» ЗАДАНИЕ
Ответьте по отрывку о поездке на Сардинию:
(а) Сколько аэропортов на Сардинии?
(б) Во сколько прилетели путешественники и во сколько заселились в дом?
(в) Сколько евро удалось сэкономить по сравнению с прямым рейсом в Кальяри?

На Сардинии три аэропорта: два расположены на севере острова, один — на юге, возле столицы, Кальяри. Во все три летают европейские лоукостеры, причем билет в верхние два стоят подозрительно недорого. Решив сэкономить, мы полетели в один из них — Альгеро. Самолет сделал кружок над скалистым берегом и сел почти что в чистом поле, а после подрулил к одноэтажному зданию ну очень регионального аэропорта.

Из сотни пассажиров самолета девяносто человек бодрым шагом отправились на асфальтированное поле напротив поле взлетного, где рядками стояли автомобили в аренду. Несколько оставшихся несчастных вроде нас побрели в сторону автобусной остановки. Казалось, что даже чайки смеются над нами.

Позже мы узнаем, что общественный транспорт на Сардинии существует вопреки реальности и пользуется ограниченной популярностью только у туристов и неудачников. Владелец квартиры на «Эйр-би-н-би» на вопрос о том, как добраться до него на автобусе сразу заявил, что не имеет ни малейшего понятия. «Я живу тут всю жизнь, но общественным транспортом не пользовался» — заявил он. Ну окей.

Из аэропорта — час на автобусе в соседний городок Альгеро. Там купить пиццу в местной лавке, и через полчаса поехать на двухвагонной дизельной электричке в город Сассари. Из Сассари на два часа ехать на размалеванном поезде до Ористано, там запрыгнуть в экспресс, который с остановками и часовыми опозданиями доставит в Кальяри.

В итоге сэкономленные 20 евро на прямом рейсе в Кальяри превратились в марафон на общественном транспорте. Прилетели в одиннадцать утра, заселились в дом в десять вечера. Я до сих пор удивляюсь, как эта автобусно-электричковая цепочка не разлетелась на полпути.

Скажу честно, я не большой любитель Италии. Заметил, что Италия радует людей довольно характерного типа — они какие-то очень… русские. Италия вообще похожа на Россию, у которой все получилось: вальяжная, склонная к роскошеству и комфорту, эмоциональная.

Глядя на итальянцев, обитая в их домах, питаясь их пищей замечаешь, как сильно все это повлияло на наших родителей в восьмидесятые, девяностые: через кинофильмы, музыку, истории о «дольче вита». Словно россияне заразились итальянщиной, но как-то не особо переболели и быстро выздоровели. Остались только легкие культурные шрамы.

Южные итальянские города днем — удивительные. Они совершенно вымершие, и даже внешне выглядят необитаемыми, из-за этих наглухо опущенных ставней. Только птички пищат и изредка какой-то дедушка торопливо выгуливает пуделя, семеня по теневой стороне улицы.

Интересно, чем в это время занимаются сами итальянцы? Сидят дома и смотрят футбол? Спят на своих огромных деревянных постелях? Едут на своих автомашинах в кондиционированные супермаркеты за ветчиной, моцарелой и просекко?

С детства очень любил такие ограниченные миры. Я никогда не был в Крыму, но он всегда притягивал меня. Кажется, что когда живешь на очерченном пространстве, то можешь все узнать и все увидеть за свою жизнь: побывать во всех городах и селах, попробовать все местные вина, прогуляться по всем тайным рощам. И наоборот, большой мир с неограниченными возможностями скорее угнетает. В чем радость узнать половину из доступной тебе десятой доли?

» СТРОКИ ДАННЫХ
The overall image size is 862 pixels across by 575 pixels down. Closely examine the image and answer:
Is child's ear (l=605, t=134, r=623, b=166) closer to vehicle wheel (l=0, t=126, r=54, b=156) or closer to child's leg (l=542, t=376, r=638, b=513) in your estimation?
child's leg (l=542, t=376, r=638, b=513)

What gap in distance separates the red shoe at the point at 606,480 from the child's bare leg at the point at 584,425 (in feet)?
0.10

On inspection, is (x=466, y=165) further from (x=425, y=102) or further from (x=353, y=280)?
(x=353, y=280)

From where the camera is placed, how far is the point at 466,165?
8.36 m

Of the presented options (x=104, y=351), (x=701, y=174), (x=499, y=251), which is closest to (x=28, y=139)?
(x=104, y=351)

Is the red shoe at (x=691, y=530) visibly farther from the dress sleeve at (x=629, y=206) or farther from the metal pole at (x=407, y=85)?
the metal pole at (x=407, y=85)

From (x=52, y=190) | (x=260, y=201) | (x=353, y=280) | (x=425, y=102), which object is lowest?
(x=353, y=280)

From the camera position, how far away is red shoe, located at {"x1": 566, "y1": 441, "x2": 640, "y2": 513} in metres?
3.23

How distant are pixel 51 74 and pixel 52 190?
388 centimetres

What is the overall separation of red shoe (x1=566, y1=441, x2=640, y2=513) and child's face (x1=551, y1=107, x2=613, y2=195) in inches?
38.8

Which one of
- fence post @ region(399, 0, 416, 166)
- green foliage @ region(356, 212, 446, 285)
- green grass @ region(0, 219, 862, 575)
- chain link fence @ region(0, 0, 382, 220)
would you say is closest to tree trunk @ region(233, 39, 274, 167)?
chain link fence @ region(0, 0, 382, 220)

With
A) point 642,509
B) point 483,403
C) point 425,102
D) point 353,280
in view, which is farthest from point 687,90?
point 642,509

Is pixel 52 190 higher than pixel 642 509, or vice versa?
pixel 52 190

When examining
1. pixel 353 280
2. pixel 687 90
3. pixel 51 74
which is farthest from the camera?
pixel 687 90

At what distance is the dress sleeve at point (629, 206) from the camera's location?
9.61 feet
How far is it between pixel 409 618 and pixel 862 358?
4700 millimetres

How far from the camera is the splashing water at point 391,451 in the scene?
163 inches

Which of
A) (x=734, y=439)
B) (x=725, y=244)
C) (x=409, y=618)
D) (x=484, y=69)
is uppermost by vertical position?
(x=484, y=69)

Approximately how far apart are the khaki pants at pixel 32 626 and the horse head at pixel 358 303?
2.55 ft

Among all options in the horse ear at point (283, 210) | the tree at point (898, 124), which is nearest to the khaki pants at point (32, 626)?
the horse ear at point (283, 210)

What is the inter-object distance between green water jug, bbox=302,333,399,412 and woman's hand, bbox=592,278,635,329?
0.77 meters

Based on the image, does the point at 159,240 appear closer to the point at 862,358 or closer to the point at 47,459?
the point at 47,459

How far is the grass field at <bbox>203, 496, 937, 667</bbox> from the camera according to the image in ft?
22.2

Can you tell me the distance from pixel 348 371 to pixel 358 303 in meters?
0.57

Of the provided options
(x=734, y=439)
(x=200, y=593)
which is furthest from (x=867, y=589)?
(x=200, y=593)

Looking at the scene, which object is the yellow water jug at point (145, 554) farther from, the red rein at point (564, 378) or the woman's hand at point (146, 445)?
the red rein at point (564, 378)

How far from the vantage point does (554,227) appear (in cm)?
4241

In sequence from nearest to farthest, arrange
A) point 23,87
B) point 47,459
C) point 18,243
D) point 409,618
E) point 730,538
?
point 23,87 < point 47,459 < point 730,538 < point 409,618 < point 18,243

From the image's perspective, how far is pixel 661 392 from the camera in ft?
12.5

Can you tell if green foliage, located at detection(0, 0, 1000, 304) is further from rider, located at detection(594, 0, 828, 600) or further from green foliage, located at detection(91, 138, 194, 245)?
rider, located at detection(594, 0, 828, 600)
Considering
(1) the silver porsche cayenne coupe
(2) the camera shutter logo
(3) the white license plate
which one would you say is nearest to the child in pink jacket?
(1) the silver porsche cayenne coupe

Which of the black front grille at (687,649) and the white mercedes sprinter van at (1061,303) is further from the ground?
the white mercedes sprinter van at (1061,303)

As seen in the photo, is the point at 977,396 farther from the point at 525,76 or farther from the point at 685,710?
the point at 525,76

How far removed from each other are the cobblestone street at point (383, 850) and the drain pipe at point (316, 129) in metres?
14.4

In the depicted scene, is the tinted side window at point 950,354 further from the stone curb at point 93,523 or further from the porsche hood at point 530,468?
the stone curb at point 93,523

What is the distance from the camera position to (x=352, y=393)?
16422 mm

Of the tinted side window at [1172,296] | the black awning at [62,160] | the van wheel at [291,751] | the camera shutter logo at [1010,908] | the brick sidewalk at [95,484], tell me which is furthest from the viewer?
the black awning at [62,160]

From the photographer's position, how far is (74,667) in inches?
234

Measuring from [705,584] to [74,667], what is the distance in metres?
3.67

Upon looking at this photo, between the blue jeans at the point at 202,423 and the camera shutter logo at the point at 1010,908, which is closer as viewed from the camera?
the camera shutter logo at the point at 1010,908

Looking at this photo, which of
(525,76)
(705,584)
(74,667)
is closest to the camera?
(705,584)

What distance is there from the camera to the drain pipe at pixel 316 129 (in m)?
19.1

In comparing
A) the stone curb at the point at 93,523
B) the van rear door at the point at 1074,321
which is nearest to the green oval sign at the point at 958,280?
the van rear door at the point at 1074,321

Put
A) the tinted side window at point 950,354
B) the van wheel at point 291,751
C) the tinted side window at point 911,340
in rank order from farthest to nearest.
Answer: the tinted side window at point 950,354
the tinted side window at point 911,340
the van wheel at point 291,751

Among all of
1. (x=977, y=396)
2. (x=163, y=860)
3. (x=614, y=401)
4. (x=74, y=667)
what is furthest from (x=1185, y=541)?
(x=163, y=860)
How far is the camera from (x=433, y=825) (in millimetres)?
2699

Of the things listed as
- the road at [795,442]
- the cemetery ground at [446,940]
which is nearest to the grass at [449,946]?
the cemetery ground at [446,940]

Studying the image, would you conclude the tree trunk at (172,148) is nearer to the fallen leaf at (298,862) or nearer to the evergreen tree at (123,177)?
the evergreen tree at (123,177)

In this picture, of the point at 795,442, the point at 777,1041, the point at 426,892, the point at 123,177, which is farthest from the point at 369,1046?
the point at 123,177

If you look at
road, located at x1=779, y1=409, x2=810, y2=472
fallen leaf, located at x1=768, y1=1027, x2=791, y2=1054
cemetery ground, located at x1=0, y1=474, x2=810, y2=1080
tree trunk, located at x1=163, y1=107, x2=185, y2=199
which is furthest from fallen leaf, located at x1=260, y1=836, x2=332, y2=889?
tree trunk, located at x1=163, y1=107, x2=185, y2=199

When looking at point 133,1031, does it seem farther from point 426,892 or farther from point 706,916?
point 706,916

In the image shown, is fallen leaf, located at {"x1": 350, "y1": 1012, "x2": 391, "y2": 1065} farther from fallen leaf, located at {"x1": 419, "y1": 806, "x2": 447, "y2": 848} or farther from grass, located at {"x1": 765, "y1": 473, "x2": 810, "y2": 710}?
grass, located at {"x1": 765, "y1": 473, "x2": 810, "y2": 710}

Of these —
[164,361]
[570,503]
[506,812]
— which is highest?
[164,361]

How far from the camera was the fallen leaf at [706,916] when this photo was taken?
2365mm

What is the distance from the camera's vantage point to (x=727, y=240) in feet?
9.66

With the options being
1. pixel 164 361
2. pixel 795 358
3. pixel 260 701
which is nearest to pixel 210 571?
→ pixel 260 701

» ОТВЕТ К ЗАДАНИЮ
(а) Три.
(б) Прилетели в одиннадцать утра, заселились в десять вечера.
(в) 20 евро.